Envision dako real envision detection system

Tissue specimens were fixed in 4% neutral buffered formaldehyde solution for 48 h, decalcified by Biodec R (Bio-Optica, Milan, Italy) for 6 h and then routinely processed for paraffin embedding. Six-μm-thick paraffin-embedded tissue sections were deparaffinized and rehydrated with xylene and a graded series of ethyl alcohols, and stained by Haematoxylin and Eosin (H&E), Toluidine Blue or Safranin O.
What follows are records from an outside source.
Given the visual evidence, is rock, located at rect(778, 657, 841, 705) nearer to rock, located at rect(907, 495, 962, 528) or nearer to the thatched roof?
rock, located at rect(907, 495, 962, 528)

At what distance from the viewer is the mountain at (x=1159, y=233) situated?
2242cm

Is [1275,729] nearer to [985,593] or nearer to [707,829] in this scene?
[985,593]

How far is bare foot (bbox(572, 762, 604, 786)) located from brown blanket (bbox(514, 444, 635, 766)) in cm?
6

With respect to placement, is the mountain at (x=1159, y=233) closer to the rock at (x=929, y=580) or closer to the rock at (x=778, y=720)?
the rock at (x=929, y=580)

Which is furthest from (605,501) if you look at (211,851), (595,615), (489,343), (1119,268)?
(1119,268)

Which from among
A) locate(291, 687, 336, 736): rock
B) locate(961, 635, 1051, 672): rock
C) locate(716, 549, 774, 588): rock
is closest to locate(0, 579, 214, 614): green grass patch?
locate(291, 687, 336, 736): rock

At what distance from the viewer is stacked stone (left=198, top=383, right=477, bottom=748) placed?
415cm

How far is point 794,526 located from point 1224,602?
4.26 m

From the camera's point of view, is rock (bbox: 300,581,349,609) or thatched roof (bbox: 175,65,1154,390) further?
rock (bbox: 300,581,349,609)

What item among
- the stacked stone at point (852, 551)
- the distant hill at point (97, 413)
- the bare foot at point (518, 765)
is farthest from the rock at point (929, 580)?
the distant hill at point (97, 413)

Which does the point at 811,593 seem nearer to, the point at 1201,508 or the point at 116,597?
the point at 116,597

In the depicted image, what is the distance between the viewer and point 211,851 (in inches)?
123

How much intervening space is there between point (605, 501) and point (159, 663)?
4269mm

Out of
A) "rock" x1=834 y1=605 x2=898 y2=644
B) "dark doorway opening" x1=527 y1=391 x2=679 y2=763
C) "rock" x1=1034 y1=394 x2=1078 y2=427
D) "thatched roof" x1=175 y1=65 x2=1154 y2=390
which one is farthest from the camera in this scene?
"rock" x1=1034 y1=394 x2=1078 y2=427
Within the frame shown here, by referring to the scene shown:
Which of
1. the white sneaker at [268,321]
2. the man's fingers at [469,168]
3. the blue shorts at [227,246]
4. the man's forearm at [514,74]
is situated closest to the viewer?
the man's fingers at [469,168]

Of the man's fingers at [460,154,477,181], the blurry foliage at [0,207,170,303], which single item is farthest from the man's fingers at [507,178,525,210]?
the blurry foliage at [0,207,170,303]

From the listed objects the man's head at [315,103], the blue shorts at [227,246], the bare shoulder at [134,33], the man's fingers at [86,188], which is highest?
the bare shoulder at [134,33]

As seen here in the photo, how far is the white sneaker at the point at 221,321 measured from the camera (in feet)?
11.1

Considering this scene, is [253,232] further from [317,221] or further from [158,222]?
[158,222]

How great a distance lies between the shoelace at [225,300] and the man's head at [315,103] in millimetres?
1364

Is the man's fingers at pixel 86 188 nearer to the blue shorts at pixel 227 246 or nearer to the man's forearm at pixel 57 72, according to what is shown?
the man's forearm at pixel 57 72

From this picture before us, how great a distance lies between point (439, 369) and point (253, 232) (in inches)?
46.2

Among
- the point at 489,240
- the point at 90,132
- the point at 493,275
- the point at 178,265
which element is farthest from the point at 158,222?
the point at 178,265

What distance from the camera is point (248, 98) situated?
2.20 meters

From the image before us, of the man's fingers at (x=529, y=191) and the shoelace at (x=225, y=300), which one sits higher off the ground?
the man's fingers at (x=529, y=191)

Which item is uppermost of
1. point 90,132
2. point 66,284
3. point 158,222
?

For immunohistochemistry, deparaffinized and rehydrated slides were incubated with 3% hydrogen peroxide for 30 min to block endogenous peroxidase activity. Antigen retrieval was performed in Citrate buffer pH 6 at 70°C for 10 min (BMP-2 and Decorin) and in 0.3% Tween 20 in 1x PBS at RT for 20 min (TGF-β). Sections were then incubated overnight at 4°C with anti- BMP-2 (ab14933, Abcam, Cambridge, UK; 1:250), anti-TGF-β*****(GTX21279, GeneTex, Irvine, CA, USA; 1:200) or anti-decorin (ab175404, Abcam; 1:400) antibodies. Antigens were visualized by Envision Dako REAL™ EnVision™ Detection System (K5007, Dako, Santa Clara, CA, USA). Sections were counterstained with Mayer’s haematoxylin, dehydrated, and mounted in Biomount HM (Bio-Optica). Healthy bone was used as positive control. Omission of primary antibody and muscle biopsies were used as negative controls.